Sûr de mon fait cette fois, je rentrai à l’hôtel Flamarande. Il était onze heures ; M. le comte, qui paraissait rarement à son club, y était allé ce soir-là. Madame était seule dans ses appartements ; après avoir assisté au coucher de Roger, elle avait défendu sa porte ; au dire de Julie, elle lisait.
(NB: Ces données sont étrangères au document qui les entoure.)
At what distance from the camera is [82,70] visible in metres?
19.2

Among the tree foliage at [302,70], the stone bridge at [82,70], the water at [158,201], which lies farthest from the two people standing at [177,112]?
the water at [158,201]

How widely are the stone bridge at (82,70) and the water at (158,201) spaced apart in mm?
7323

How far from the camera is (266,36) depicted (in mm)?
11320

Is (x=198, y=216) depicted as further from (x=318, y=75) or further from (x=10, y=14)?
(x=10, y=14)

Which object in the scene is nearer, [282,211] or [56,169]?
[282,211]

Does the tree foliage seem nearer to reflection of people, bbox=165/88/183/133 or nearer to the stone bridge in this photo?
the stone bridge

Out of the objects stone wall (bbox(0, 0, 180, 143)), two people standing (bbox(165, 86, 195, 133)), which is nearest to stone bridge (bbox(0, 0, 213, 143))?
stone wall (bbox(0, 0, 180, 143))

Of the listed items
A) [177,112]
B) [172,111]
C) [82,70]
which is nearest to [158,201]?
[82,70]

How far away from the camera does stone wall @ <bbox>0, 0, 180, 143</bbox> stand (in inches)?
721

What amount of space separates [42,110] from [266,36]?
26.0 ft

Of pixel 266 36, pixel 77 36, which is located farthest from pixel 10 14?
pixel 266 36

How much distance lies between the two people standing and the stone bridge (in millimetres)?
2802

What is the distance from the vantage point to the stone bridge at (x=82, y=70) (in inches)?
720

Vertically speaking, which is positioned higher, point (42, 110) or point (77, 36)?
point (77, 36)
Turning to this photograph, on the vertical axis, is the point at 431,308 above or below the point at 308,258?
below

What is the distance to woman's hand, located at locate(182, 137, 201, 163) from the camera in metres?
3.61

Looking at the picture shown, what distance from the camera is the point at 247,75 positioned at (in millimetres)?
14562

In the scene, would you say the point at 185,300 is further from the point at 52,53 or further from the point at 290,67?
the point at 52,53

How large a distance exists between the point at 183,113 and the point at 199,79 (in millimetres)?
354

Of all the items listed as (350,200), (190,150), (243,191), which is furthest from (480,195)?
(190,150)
Je priai Julie de demander pour moi un instant d’audience à madame, et peu d’instants après je fus introduit dans son petit salon. Quel sentiment me poussait à cette entrevue ? C’était un besoin, vague mais impérieux, de souffrir, car mon intention n’était pas formulée dans ma tête troublée. J’étais à peine sûr du prétexte que j’allais donner pour avoir sollicité mon audience ; j’en avais préparé plusieurs, comptant choisir celui que m’inspirerait l’accueil de la comtesse.
Elle était toute vêtue de blanc avec des nœuds de moire rose pâle sur son peignoir à dentelles. Je la savais frileuse, ce n’était pas la robe de chambre qui convenait à la saison, je m’attendais à la voir vêtue de cachemire ouaté. Cette toilette légère et comme transparente me troubla. Elle avait dû se sentir mouillée et glacée en revenant de son rendez-vous. Son âme ou ses sens exaltés rendaient-ils son corps insensible ?
Elle lisait, c’est-à-dire qu’elle feignait de lire, car, en m’entendant ouvrir la porte, elle avait posé son livre au hasard devant elle. Pourtant, si elle était agitée, elle le cachait bien. Il était impossible de croire à des transports intérieurs en voyant le sourire tranquille avec lequel elle m’accueillit en me disant :
— Que désirez-vous, monsieur Charles ?
— Puis-je espérer, répondis-je, que je ne serai entendu que de madame la comtesse ?
— Mais certainement, si vous avez fermé la porte.
— Elle est fermée.
— Très-bien ; parlez, mon ami.
Puisqu’elle avait l’air si bon et si confiant, je résolus de l’attaquer par le sentiment pour savoir si elle me haïssait.
— Depuis quelque temps, lui dis-je, il m’a semblé que j’étais désagréable à madame la comtesse.
— Vous ? mais non, pas le moins du monde.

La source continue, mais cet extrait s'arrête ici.